Work instruction A:
Please answer these questions about the passage on Anglican and Benedictine prayer:
(i) What does the passage call the key to understanding the Anglican Reformation?
(ii) What three key elements of the spirituality of the Rule of Saint Benedict form the substance of the Book of Common Prayer?
(iii) Which Anglican Benedictine monk and theologian argued that the Benedictine spirit is at the root of the Anglican way of prayer?
Work instruction B:
Carry on the passage on Anglican and Benedictine prayer, picking up after its final sentence.

Text under study:
● ● ●
Writing in the current edition of the Benedictine Yearbook (2012), he says: “Both traditions find shared and deep root in British and Irish soil and in the history of our islands ... we are constantly present to each other.”
It could be said that he Anglican Reformation made the essentials of Benedictine spirituality and prayer life immediately accessible through the Book of Common Prayer.
At the heart of Anglicanism there is no one towering reformer, such as a Luther or a Calvin; nor is there one key theological doctrine, such as predestination with the Calvinists or Baptism with the Baptists, or a moral code such as pacifism with the Quakers. Instead, the Book of Common Prayer is the key to understanding the Anglican Reformation, giving the Anglican Reformation a clearly Benedictine spirit and flavour.
In addition, the basic principles that shape the Book of Common Prayer are Benedictine in spirit. For example, the spirituality of the Rule of Saint Benedict is built on three key elements that form the substance of the Book of Common Prayer: the community Eucharist, the divine office, and personal prayer with biblical, patristic and liturgical strands woven together.
The Anglican Benedictine monk and theologian, Dom Bede Thomas Mudge, once argued that the Benedictine spirit is at the root of the Anglican way of prayer in a very pronounced way. The example and influence of the Benedictine monastery, with its rhythm of the daily office and the Eucharist; the tradition of learning and lectio divina; and the family relationship among an Abbot and his community, have influenced the pattern of Anglican spirituality.
In a unique way, the Book of Common Prayer continues the basic monastic pattern of the Eucharist and the divine office as the principal public forms of worship.
● ● ●
Supplied material:

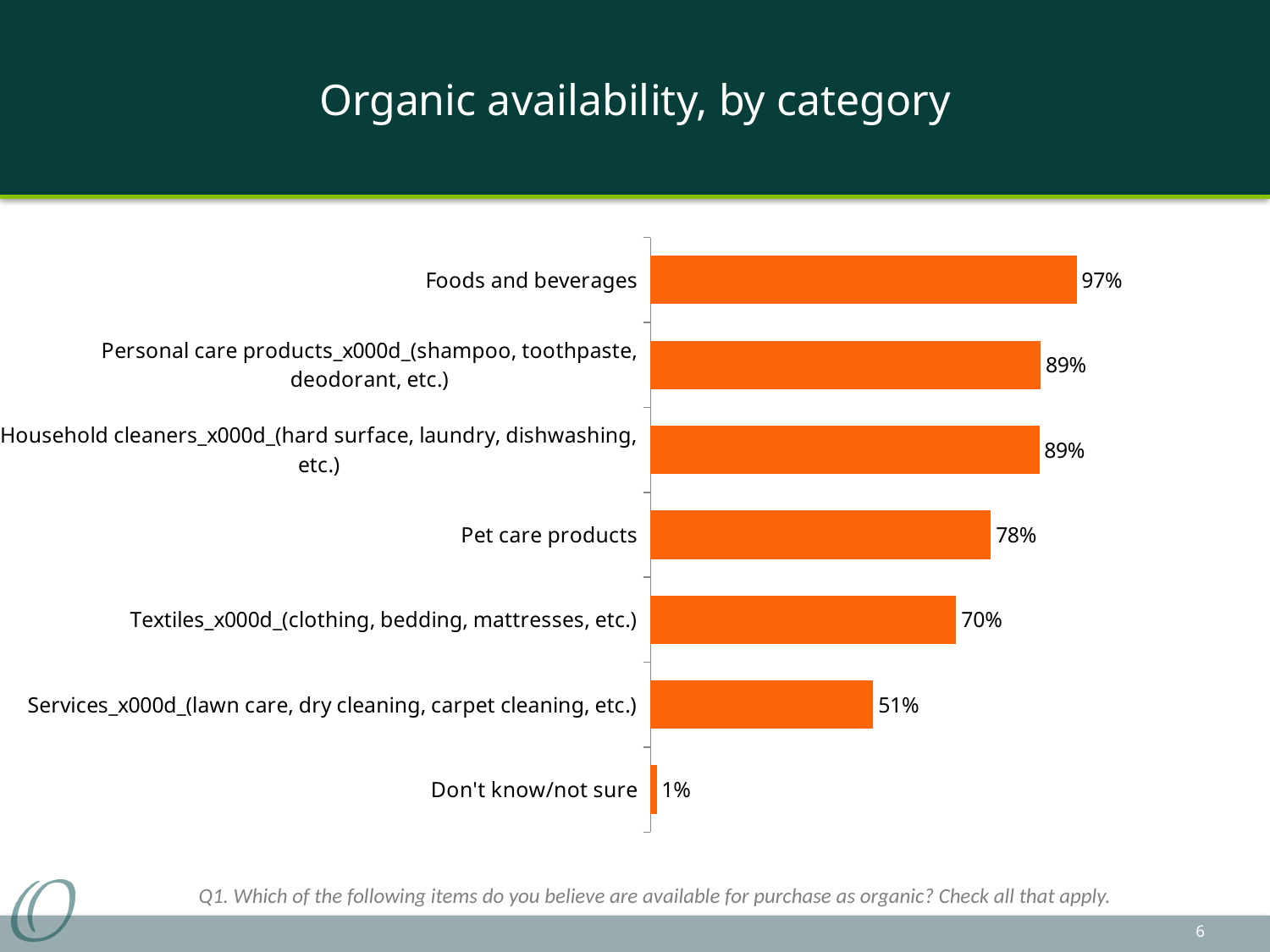
What is the value for Pet care products? 78% How many categories are shown in the chart? 7 What is the value for Don't know/not sure? 1% Which is larger, the value for Pet care products or the value for Textiles? Pet care products Which category has the highest value? Foods and beverages What is the difference between the values for Foods and beverages and Pet care products? 19% What is the difference between the values for Textiles and Services? 19% What kind of chart is shown on the slide? Bar chart What is the value for Services (lawn care, dry cleaning, carpet cleaning, etc.)? 51% What is the value for Foods and beverages? 97% Which category has the lowest value? Don't know/not sure What is the value for Textiles (clothing, bedding, mattresses, etc.)? 70%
● ● ●
Your response A:
(i) The Book of Common Prayer.
(ii) The community Eucharist, the divine office, and personal prayer with biblical, patristic and liturgical strands woven together.
(iii) Dom Bede Thomas Mudge.

Your response B:
On a regular basis, through the day, in the office and in their spiritual life, Benedictines pray the psalms. The church historian Peter Anson believed that Archbishop Thomas Cranmer’s great work of genius was in condensing the traditional Benedictine scheme of hours into the two offices of Matins and Evensong. In this way, Anglicanism is a kind of generalised monastic community, with the Book of Common Prayer preserving the foundations of monastic prayer.
As a monastic form of prayer, the Book of Common Prayer retains the framework of choral worship but simplified so that ordinary people can share in the daily office and the daily psalms.
Among the Caroline divines, John Cosin, George Herbert, William Laud, Jeremy Taylor and others produced a whole literature of personal and liturgical prayer that enriched Anglican spirituality even more and recovered additional elements of the Benedictine monastic heritage. This heritage nourished the monastic-like life of Nicholas Ferrar and his family in their community at Little Gidding.
By the 17th century, John Bramhall, Archbishop of Armagh, was lamenting the dissolution of the monasteries:
First, we fear that covetousness had a great oar in the boat, and that sundry of the principal actors had a greater aim at the goods of the Church than at the good of the Church ... Secondly, we examine not whether the abuses which were then brought to light were true or feigned; but this we believe, that foundations, which were good in their original institution ought not to be destroyed for accessory abuses ...I do not see why monasteries might not agree well enough with reformed devotion.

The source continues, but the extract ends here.